_引用文_

:::

焼鶏ひらこ/西麻布

養鶏場で自分で育てた鶏肉を出すというファームトゥテーブルな焼鳥屋「焼鶏ひらこ」。当該鶏肉はブランド鶏として珍重されており、北九州の名店「まつ山」でも起用されていました。食べログでは3.84と高評価。
店内はカウンター10席程度のみの小さなお店。L字カウンターのみであるため、グループで訪れても3人が限度でしょう(写真はポケットコンシェルジュ公式ページより)。

高岩誠シェフは21歳から宮崎県小林市で養鶏を始め完成させたのがブランド地鶏「飛来幸鶏(ひらこどり)」。併せて飲食店を開業の後、2019年に東京へと進出。
まずは卵管お刺身。お酒は日本酒中心のペアリングでお願いしたのですが、これがかなり面白くって、日本酒はもちろんワインも出ればハイボールも出たりとアルコールが百花繚乱。チェイサー(?)としてサワーやハイボール、運が良ければ焼酎割も飲み放題という気前の良いお店です。
鶏皮。当店の焼鳥は串を打たずに炭火で素焼きするというありそうでないスタイル。種類ごとのポーションは小さいものの、かなりのレパートリーを誇るので女子受けすること間違いなし。
サラダ。当店はチキン系料理の他、サラダやズッキーニのピクルス、キュウリのお漬物(おかわりOK)なども出てくるので、意外に野菜を摂った計算となります。銀座「はっこく」のスタイルに近いものがある。
大トロ。鶏のハラミの脂ののった部分であり、噛みしめるほどにコッテリ感が滲み出る。
ちぎも。腎臓でしょうか、ギョっとする響きですがクリアな味わいであり、欧米系料理に用いても美味しそうです。
きんかん。卵の成長過程における黄身部分ですが、これはちょっと火が通りすぎていたかもしれません。個人的にはもっとレアレアなものが好き。
魚の刺身も出てきます。アカハタを肝ソースで。熟成させた日本酒と共に口中調理して至福のひととき。
なんと海老まで出てきました。鮨屋の終盤で出るそれと同クオリティであり、しっとりと美味。
焼きレバー。レバーは赤ワインで愉しむことが多いですが、ハイボールで楽しむのが当店流。ウイスキーの香ばしいかおりが良く合います。

:::

_依頼内容_
上の焼鳥店の紹介文のうち、「養鶏場で自分で育てた鶏肉を出」から「ティであり、しっとりと美味。」までの部分を一字も変えずに引用してください。

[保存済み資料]
:::

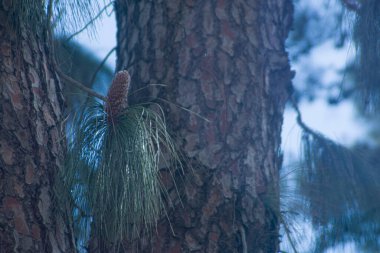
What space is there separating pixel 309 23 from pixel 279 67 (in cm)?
94

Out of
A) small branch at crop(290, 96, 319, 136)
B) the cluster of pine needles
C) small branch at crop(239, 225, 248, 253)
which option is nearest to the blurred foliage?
small branch at crop(290, 96, 319, 136)

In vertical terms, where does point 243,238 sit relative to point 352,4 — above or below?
below

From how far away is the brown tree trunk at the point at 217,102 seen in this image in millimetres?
1543

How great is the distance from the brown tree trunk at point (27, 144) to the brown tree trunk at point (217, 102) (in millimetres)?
207

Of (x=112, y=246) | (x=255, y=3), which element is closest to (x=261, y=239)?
(x=112, y=246)

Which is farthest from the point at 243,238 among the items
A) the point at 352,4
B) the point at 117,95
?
the point at 352,4

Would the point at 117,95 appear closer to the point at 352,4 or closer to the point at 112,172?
the point at 112,172

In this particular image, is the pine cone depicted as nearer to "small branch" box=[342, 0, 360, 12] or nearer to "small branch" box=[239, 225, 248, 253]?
"small branch" box=[239, 225, 248, 253]

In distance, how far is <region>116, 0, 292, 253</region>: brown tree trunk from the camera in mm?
1543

:::

_解答_
養鶏場で自分で育てた鶏肉を出すというファームトゥテーブルな焼鳥屋「焼鶏ひらこ」。当該鶏肉はブランド鶏として珍重されており、北九州の名店「まつ山」でも起用されていました。食べログでは3.84と高評価。
店内はカウンター10席程度のみの小さなお店。L字カウンターのみであるため、グループで訪れても3人が限度でしょう(写真はポケットコンシェルジュ公式ページより)。

高岩誠シェフは21歳から宮崎県小林市で養鶏を始め完成させたのがブランド地鶏「飛来幸鶏(ひらこどり)」。併せて飲食店を開業の後、2019年に東京へと進出。
まずは卵管お刺身。お酒は日本酒中心のペアリングでお願いしたのですが、これがかなり面白くって、日本酒はもちろんワインも出ればハイボールも出たりとアルコールが百花繚乱。チェイサー(?)としてサワーやハイボール、運が良ければ焼酎割も飲み放題という気前の良いお店です。
鶏皮。当店の焼鳥は串を打たずに炭火で素焼きするというありそうでないスタイル。種類ごとのポーションは小さいものの、かなりのレパートリーを誇るので女子受けすること間違いなし。
サラダ。当店はチキン系料理の他、サラダやズッキーニのピクルス、キュウリのお漬物(おかわりOK)なども出てくるので、意外に野菜を摂った計算となります。銀座「はっこく」のスタイルに近いものがある。
大トロ。鶏のハラミの脂ののった部分であり、噛みしめるほどにコッテリ感が滲み出る。
ちぎも。腎臓でしょうか、ギョっとする響きですがクリアな味わいであり、欧米系料理に用いても美味しそうです。
きんかん。卵の成長過程における黄身部分ですが、これはちょっと火が通りすぎていたかもしれません。個人的にはもっとレアレアなものが好き。
魚の刺身も出てきます。アカハタを肝ソースで。熟成させた日本酒と共に口中調理して至福のひととき。
なんと海老まで出てきました。鮨屋の終盤で出るそれと同クオリティであり、しっとりと美味。